- _PROVIDED PASSAGE_
>> start
Air Force mystery space plane set for Wed. launch; NASA flying experiment on hush-hush craft

CAPE CANAVERAL, Fla. – A mini military space plane is poised for liftoff Wednesday on another long orbital test flight. But as usual, the Air Force isn’t saying much about the unmanned mission.

This will be the fourth flight of an X-37B space plane, a secretive, experimental program run by the Air Force. The three previous missions also began with rocket launches from Cape Canaveral Air Force Station.

The mystery test vehicle — essentially a technology test bed — is designed to orbit the Earth and then land like one of NASA’s old shuttles. It is operated robotically, without anyone on board, and is reusable. It is 29 feet (8.8 metres) long — about one-fourth the size of a NASA shuttle.

The longest X-37B flight lasted about 675 days; touchdown was last October. There’s no official word on how long this one will stay up. All three previous missions ended in California.
>> end
- _PROVIDED DATA_
>> start
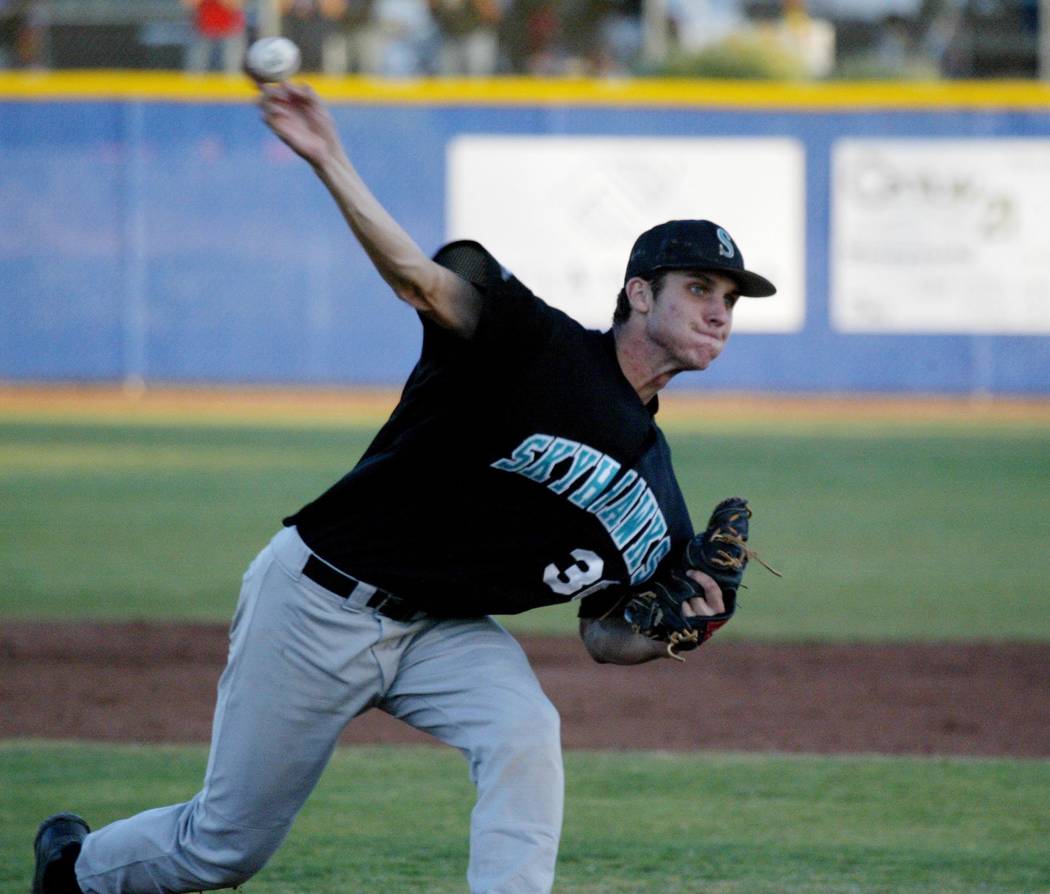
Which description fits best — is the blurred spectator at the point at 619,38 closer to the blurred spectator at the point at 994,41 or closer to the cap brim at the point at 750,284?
the blurred spectator at the point at 994,41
>> end
- _STATED EXERCISE_
Copy the X-37B article from the words "This will be" through "a NASA shuttle.", renaming "test bed" to "testing platform". The material plays no part here.

- _IN RESPONSE_
This will be the fourth flight of an X-37B space plane, a secretive, experimental program run by the Air Force. The three previous missions also began with rocket launches from Cape Canaveral Air Force Station.

The mystery test vehicle — essentially a technology testing platform — is designed to orbit the Earth and then land like one of NASA’s old shuttles. It is operated robotically, without anyone on board, and is reusable. It is 29 feet (8.8 metres) long — about one-fourth the size of a NASA shuttle.